[Records from a spatial question set]
● ● ●
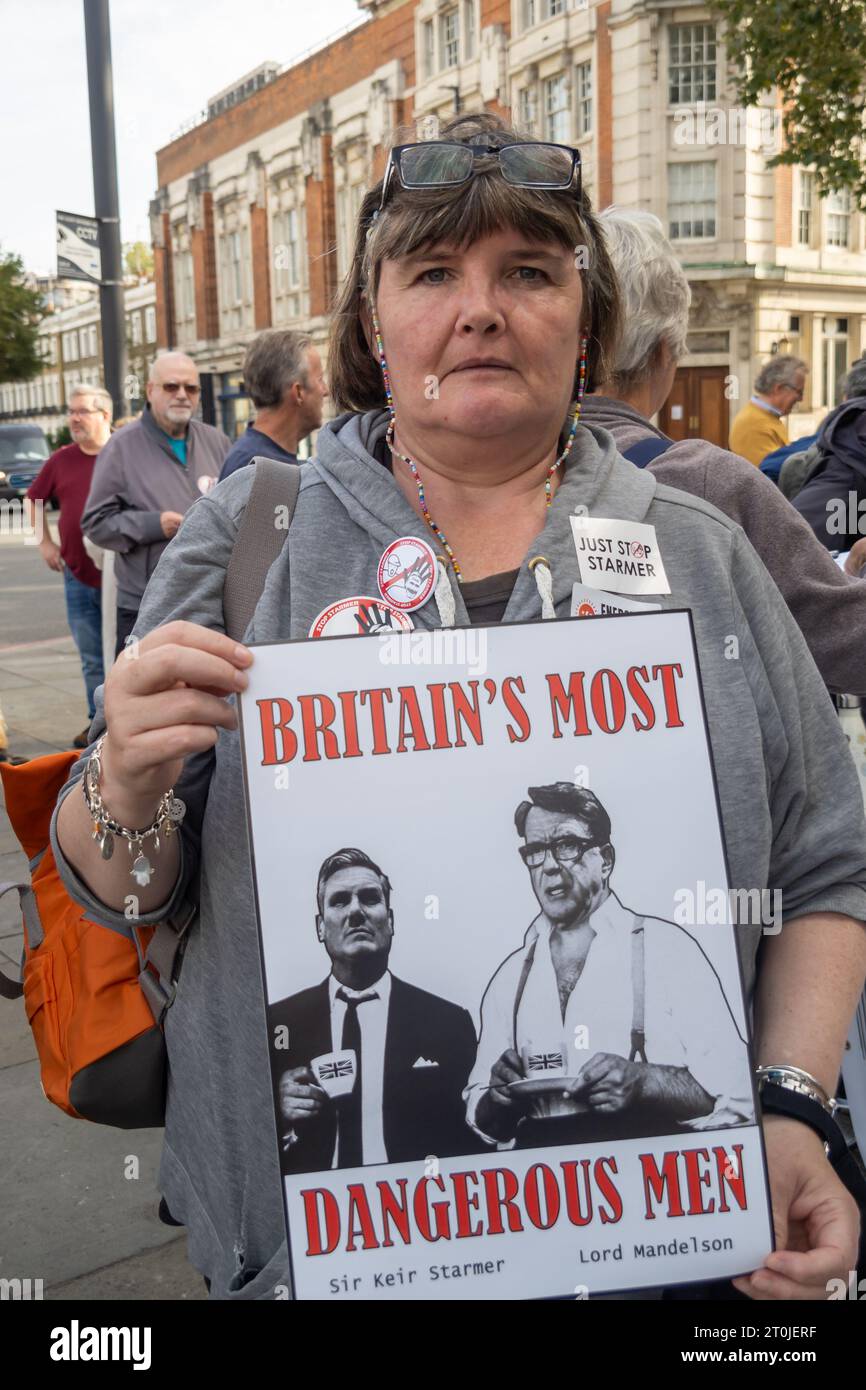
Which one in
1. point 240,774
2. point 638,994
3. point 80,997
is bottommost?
point 80,997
● ● ●
**What the task requires:** Write out the whole listing above word for word, leaving out the picture.

**Task answer:**
Which one in
1. point 240,774
2. point 638,994
3. point 80,997
is bottommost?
point 80,997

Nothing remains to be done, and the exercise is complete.